The event was also addressed by the National Treasury director-general Dondo Mogajane and SA Revenue Service (Sars) commissioner Edward Kieswetter. Mogajane warned that SA “is showing signs of becoming a failed state”.
He cited a range of factors including load-shedding, crime levels, and general lack of functionality of many government services that were contributing to the downfall of the country. He urged civil servants to remind themselves of their civil service ethos.
Mogajane told dialogue participants the government had used the room provided by tax revenue windfall of R182bn to balance a number of competing needs, including investing in infrastructure, maintaining social assistance, and paying off the country’s debt.

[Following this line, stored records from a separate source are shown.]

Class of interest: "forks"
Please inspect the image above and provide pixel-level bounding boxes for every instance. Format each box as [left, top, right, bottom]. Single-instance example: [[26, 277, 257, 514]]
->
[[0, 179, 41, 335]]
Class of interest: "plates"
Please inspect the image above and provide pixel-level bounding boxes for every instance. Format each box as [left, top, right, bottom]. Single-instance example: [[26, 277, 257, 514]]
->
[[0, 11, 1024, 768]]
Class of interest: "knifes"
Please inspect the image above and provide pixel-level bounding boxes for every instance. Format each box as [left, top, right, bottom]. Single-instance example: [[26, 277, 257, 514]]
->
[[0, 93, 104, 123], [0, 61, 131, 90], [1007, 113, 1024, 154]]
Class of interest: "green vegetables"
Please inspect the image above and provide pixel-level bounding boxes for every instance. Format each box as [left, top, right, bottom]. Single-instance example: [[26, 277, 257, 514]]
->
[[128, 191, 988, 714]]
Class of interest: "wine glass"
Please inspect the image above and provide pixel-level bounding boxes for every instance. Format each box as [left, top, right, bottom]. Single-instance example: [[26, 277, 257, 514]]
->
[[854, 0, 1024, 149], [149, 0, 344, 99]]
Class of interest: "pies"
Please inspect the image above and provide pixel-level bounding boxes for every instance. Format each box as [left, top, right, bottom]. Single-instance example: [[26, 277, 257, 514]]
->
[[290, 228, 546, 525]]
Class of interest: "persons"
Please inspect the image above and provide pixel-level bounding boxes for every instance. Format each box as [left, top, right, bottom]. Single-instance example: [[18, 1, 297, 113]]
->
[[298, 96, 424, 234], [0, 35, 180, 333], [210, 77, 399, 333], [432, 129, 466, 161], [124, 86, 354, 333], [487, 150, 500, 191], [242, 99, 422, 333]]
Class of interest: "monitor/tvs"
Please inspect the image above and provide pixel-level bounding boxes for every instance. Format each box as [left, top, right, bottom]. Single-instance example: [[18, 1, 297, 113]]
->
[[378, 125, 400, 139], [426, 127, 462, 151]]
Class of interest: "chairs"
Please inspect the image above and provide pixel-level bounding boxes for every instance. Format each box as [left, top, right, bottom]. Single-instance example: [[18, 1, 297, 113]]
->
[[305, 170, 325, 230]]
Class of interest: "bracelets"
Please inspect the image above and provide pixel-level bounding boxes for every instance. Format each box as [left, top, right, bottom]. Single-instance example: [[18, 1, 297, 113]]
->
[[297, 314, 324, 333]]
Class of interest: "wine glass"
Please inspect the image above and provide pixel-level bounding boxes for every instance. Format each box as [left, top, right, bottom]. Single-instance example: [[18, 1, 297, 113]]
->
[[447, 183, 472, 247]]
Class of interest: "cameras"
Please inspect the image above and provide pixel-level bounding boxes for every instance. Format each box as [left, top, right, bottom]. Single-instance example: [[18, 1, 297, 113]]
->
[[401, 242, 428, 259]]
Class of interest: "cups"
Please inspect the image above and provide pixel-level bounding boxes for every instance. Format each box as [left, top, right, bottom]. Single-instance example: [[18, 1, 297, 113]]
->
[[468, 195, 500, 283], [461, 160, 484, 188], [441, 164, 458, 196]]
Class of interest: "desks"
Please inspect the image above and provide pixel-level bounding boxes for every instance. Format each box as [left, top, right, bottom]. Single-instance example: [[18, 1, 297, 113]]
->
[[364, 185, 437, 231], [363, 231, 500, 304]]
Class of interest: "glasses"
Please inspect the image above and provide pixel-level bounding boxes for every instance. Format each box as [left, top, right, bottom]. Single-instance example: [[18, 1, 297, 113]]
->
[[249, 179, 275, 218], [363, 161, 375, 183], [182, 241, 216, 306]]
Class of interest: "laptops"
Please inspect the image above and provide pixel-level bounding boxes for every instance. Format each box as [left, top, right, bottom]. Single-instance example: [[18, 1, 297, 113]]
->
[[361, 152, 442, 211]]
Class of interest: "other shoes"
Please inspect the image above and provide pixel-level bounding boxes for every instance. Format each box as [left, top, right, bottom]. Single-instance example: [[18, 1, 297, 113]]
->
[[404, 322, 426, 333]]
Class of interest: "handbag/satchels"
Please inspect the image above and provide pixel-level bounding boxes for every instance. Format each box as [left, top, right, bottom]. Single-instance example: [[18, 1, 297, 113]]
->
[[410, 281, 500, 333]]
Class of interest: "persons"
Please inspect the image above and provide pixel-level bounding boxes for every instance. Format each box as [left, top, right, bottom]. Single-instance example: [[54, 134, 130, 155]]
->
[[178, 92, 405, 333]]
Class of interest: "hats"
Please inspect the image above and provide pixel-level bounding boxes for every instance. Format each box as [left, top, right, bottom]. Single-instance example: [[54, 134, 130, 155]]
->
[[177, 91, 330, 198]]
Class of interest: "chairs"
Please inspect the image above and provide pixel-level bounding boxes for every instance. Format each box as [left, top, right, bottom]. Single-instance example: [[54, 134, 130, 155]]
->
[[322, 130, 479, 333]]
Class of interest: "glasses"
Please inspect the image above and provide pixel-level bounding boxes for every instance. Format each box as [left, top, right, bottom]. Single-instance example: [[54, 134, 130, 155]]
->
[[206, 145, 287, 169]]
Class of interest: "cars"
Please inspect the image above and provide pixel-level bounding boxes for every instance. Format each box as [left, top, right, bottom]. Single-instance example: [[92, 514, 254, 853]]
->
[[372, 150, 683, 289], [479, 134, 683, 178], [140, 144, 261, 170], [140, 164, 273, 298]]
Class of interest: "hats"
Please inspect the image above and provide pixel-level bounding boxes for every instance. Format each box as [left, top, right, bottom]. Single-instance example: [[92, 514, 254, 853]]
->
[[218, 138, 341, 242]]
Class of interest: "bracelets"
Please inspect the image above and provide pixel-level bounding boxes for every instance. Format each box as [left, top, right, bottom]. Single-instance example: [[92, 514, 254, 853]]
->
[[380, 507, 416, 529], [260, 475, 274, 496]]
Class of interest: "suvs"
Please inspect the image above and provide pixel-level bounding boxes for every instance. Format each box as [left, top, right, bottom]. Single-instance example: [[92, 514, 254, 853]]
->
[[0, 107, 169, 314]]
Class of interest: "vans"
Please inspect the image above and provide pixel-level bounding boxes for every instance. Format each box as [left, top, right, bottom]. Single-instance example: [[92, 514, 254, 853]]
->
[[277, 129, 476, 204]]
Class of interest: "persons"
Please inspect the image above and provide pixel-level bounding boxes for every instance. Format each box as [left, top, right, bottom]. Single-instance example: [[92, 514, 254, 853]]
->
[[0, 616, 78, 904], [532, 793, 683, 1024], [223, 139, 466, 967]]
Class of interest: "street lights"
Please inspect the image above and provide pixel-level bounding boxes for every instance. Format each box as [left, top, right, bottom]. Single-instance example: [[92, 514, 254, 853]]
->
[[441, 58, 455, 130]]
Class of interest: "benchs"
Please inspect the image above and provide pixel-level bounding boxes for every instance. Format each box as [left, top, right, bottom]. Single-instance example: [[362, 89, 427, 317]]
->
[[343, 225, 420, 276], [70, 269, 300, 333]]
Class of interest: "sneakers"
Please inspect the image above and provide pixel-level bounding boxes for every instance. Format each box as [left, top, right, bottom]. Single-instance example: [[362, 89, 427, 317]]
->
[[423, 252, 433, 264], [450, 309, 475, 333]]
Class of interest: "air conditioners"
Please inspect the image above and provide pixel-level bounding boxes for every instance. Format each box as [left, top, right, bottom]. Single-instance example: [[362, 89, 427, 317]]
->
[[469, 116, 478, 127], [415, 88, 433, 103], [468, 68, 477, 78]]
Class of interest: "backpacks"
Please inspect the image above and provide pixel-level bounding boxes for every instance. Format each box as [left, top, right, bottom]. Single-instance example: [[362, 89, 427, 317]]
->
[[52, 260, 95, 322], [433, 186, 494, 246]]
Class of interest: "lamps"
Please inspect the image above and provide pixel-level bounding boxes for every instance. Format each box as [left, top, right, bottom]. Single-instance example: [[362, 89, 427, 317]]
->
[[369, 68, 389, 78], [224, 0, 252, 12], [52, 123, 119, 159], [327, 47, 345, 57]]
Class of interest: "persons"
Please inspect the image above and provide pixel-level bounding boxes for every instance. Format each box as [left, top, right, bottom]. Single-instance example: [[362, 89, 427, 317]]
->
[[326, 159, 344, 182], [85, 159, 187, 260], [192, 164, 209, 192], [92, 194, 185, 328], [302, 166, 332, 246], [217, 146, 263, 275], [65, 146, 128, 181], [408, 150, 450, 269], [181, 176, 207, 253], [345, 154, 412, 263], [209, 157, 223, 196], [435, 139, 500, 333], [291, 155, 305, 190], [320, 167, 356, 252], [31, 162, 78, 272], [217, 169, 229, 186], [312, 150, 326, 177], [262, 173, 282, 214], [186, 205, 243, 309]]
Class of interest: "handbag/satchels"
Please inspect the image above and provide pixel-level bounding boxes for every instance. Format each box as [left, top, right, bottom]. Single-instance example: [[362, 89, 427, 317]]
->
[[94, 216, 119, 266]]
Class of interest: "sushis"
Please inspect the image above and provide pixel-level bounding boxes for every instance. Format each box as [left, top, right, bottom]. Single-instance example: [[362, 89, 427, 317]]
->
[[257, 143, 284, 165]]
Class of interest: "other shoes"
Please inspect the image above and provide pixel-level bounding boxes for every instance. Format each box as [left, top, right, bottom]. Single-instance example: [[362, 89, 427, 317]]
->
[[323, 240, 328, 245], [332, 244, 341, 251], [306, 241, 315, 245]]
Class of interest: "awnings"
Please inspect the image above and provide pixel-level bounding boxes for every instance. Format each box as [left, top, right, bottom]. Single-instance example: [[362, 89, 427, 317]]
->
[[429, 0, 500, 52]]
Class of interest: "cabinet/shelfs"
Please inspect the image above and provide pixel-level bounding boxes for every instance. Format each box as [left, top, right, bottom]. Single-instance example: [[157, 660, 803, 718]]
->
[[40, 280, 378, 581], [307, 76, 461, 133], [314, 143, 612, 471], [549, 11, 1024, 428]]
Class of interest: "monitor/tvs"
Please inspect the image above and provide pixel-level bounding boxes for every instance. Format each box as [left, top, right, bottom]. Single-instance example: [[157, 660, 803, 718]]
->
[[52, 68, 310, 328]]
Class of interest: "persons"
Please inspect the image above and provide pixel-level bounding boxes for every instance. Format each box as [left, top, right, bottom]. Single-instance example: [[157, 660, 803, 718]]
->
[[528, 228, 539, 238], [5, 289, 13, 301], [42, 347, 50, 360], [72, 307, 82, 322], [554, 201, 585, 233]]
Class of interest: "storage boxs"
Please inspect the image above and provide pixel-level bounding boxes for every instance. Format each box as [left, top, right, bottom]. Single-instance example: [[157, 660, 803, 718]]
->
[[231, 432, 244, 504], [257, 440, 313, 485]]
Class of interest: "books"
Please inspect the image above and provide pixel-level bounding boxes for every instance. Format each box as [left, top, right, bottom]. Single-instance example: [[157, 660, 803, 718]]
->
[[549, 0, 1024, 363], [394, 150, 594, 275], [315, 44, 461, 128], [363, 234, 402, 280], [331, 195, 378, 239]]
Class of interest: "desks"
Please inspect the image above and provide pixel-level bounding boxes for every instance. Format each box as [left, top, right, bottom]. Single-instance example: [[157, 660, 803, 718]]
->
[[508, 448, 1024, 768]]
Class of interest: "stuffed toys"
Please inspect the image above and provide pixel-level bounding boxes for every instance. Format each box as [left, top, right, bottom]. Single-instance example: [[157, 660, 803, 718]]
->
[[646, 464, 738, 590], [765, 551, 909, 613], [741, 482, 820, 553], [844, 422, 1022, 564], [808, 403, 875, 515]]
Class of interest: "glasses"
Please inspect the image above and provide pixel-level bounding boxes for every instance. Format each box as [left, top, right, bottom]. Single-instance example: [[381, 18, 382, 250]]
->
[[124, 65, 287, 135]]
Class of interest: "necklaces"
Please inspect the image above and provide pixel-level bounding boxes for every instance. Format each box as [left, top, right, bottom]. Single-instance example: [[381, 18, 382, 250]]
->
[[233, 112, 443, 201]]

“The budget puts 59% of spending into the social wage. At the time of the medium-term budget policy statement in November last year, the increase in the social relief of distress grant of R44bn was not included in the estimates,” said Mogajane.
Kieswetter said the tax windfall was not only due to the high commodity prices over the past two years. He said the tax performance was more broad-based, with sectors such as manufacturing, logistics and telecom also performing well.
The revenue authority also managed to register 1.47-million taxpayers who were lapsed or unregistered and collected R3.6bn. Sars also succeeded in detecting VAT refund fraud of about R30bn. Kieswetter says overall, the various measures to close loopholes and leakages brought in revenue of R144bn.
Kieswetter said together with his leadership team, they were on a mission to bolster Sars capabilities by employing data and technology, but had a long way to go after a period of being hollowed out by state capture. “Sars has not even reached the halfway point of rebuilding itself following the period of state capture.”
The post-budget speech dialogue also consisted of a panel discussion between economic analyst Thabi Leoka and political analyst Sithembile Mbete, and moderated by former journalist Nikiwe Bikitsha. Leoka said she was surprised by what the government had done with limited resources, pressured in part by high debt-servicing costs. “We are a consumption-driven economy. We consume resources we could be putting into promoting investments and creating jobs,” said Leoka.
“SA does not have a money problem, it has an administration problem,” said Mbete. She said SA needs to address administrative issues in government functions such as home affairs and other service delivery points. She pointed to former public service & administration minister Ayanda Dlodlo’s reply to a parliamentary question, saying as much as 70% of SA’s 1.3-million civil servants have used sick leave — a trend which points to high absenteeism.
The dialogue took place just over a week into the start of Russia’s invasion of Ukraine, ahead of the vote at the UN, where SA abstained. “SA cannot sit on the fence forever. At some point we will have to take a stand,” said Leoka.